I'm sitting on the porch that's attached to Shelly and her roomates'es row house in West Philly on a side street. It's in the same neighborhood that I used to inhabit when I lived two blocks away with Shelly. Shelly is a couple blocks closer to 40oz beer now, and the porch is nice. There's low key BBQ, and people sitting around, including Jonas. I'm a little out of it, but I'm having a good enough time. Good enough, because I'm doing something rather than nothing.
I arrived a couple hours ago after racing from the bus stop at the 69th Street terminal. The adrenaline was pumping. It's been too long since I've goosed all out in this area, shooting right through traffic down the middle of the street. I'm the kind of guy who does that thing where he tries not to put a foot down when traffic requires a stop. I inch forward and pause until I eventually run out of real estate.
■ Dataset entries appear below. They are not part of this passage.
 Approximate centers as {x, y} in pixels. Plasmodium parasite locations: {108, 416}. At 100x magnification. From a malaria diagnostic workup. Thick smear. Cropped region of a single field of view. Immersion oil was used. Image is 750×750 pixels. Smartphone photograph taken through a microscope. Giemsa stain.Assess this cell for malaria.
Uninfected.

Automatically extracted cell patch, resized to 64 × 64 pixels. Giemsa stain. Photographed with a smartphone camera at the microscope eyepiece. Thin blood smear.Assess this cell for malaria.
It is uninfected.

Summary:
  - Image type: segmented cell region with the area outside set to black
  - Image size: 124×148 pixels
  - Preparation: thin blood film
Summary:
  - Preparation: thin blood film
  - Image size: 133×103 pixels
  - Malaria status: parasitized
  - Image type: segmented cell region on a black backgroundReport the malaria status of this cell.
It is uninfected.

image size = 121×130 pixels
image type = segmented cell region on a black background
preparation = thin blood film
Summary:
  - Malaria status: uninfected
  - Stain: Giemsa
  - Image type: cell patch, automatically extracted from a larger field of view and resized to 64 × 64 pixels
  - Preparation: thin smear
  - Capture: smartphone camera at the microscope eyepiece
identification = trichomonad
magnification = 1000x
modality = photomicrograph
This morning I got up extra early and rode the Diamondback City Bike to work in West Chester from Kennett. This moderately hilly and thoroughly familiar 13 mile route was way more tiring than it is when I'm in decent shape. After I got back to this area last July, I crushed this route. I was still used to 70+ mile days every day. I'm riding 65 miles in a charity event on Sunday, and I'm thinking it might not be so easy. I might only be able to crush some of the route. I'll probably have to crawl for part of it too.
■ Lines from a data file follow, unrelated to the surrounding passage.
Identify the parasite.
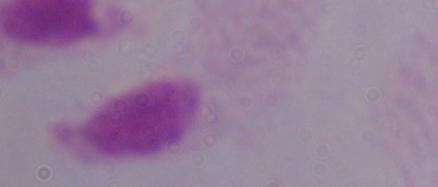

This is a trichomonad.

Summary:
  - Modality: micrograph
  - Magnification: 1000x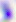
Summary:
  - Modality: micrograph
  - Magnification: 400x
  - Identification: Toxoplasma gondiiClassify this cell by malaria status.
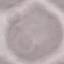

It is uninfected.

Thin blood film. Photographed with a smartphone camera at the microscope eyepiece. Giemsa stain. Automatically extracted cell patch, resized to 64 × 64 pixels.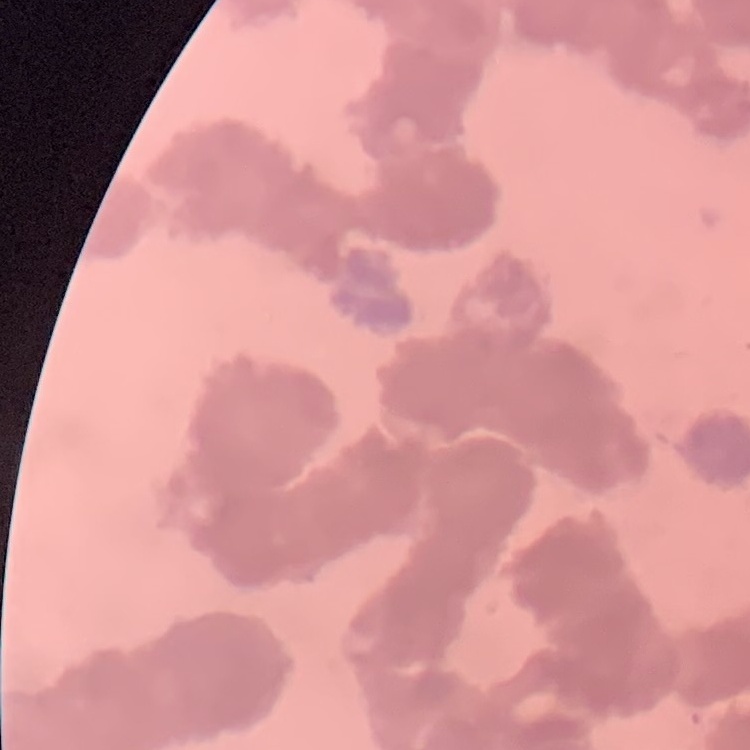

Summary:
  - Red blood cell morphology: rouleaux formation
  - Image type: one tile cut from a larger photomicrograph
  - Stain: Field's or Giemsa
  - Preparation: thin peripheral smear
After work was done at 3pm, I took the Diamondback City Bike on the 104 bus to Philly. The Diamondback got to see it's former parking spot - locked to a sign at 46th and Locust - as we whizzed by at a furious pace. I used to leave this same bicycle locked outside 24/7 in an area where bicycles definitely get stolen. That went on through all seasons and all weather. This was my first specifically outdoor bicycle. If it got stolen, I'd only be out about $20-30. I locked it through the frame and the front wheel. The rear wheel was unlocked, but had a bolt on hub. I think the only remaining part from my initial setup is the original (7spd SIS!) rear derailer and a blue piece of cable housing that goes to it from the chainstay cable stop. The original heart is the same. Northroad handlebars on a mountain bicycle with a rack and a milk crate. Friction shifting, bulletproof. Now everything is just nicer. Until two days ago, the DBCB never had a front derailer. I took it off the first time I fixed it up for myself, and decided I didn't need it. If I hit a big hill, I could push the chain to the small ring with my foot. When I got around to it, I could reach down and shift back up with the tip of my index finger. No need to stop. The need for this action was rare. Now I have a Shimano 105 derailer that I got for $10 at the Trexlertown swap. Now that I can shift - I do more. It's nice to pop it in the big ring sometimes, I'll admit. The Shimano bar end shifters in friction mode are awesome on this bicycle. I'm really happy with it.
If you want a 40oz in West Phila, and you are me, you're going to go to Pasqually's. If you want a falafel, you're going to the truck. I didn't go to the truck, but I did make a stop a 'Squally's to make sure it still existed after my absence.